Kil-Choo Moon is a leading Korean engineer and environmental scientist and President of the International Union of Air Pollution Prevention and Environmental Protection Associations (IUAPPA). He has served as President of the Korea Institute of Science and Technology and of the Korea University of Science and Technology and a Distinguished Professor of Korea University.

Academic background and professional experience
Kil-Choo Moon studied Mechanical Engineering, University of Ottawa (B.S.,1978), Canada;  Mechanical Engineering, University of Minnesota (M.S.,1980) and Mechanical Engineering (Particle Technology, Air Pollution Group) (Ph.D.,1984).

Kil-Choo Moon was Director, Directorate for National Science and Engineering Programs, National Research Foundation of Korea; Vice President KIST (2006-2009); Director, Global Environmental Research Center, KIST (1997-2001), Director, Environment Research Center, KIST (1992-1997).

Professional responsibilities
Executive President, IUAPPA (2010-)
Executive Vice President, IUAPPA (2004-2010)
President, Korea Society for Atmospheric Environment (KOSAE) (2008-2009)
Chairman, A&WMA Korean Section (1997-2008)
President, Korean Association for Aerosol and Particle Research (KAPAR) (1996-1997)

=-=-=

* [WHAT YOU NEED TO DO]
**A)** According to the profile of Kil-Choo Moon, which university granted Moon a B.S. in Mechanical Engineering?
**B)** Extend the profile of Kil-Choo Moon beyond its final line.

=-=-=

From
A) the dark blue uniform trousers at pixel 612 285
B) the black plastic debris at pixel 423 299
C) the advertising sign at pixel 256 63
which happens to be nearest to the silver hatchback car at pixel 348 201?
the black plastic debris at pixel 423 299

=-=-=

* [TASK RESPONSES]
**A)** The University of Ottawa in Canada, in 1978.

**B)**
Member, Air and Waste Management Association|Air & Waste Management Association (AWMA)
Member, Society of Automotive Engineering (SAE)
Member, American Association for Aerosol Research (AAAR)

Awards
Member, National Academy of Engineering of Korea (NAEK)
Ungbi Medal, Order of Science and Technology Merit (2006)
Scientific Award, KOSAE (2004)
Certification of Honor, IUAPPA, England (2001)
 Ministry Citation, Ministry of Environment (1994)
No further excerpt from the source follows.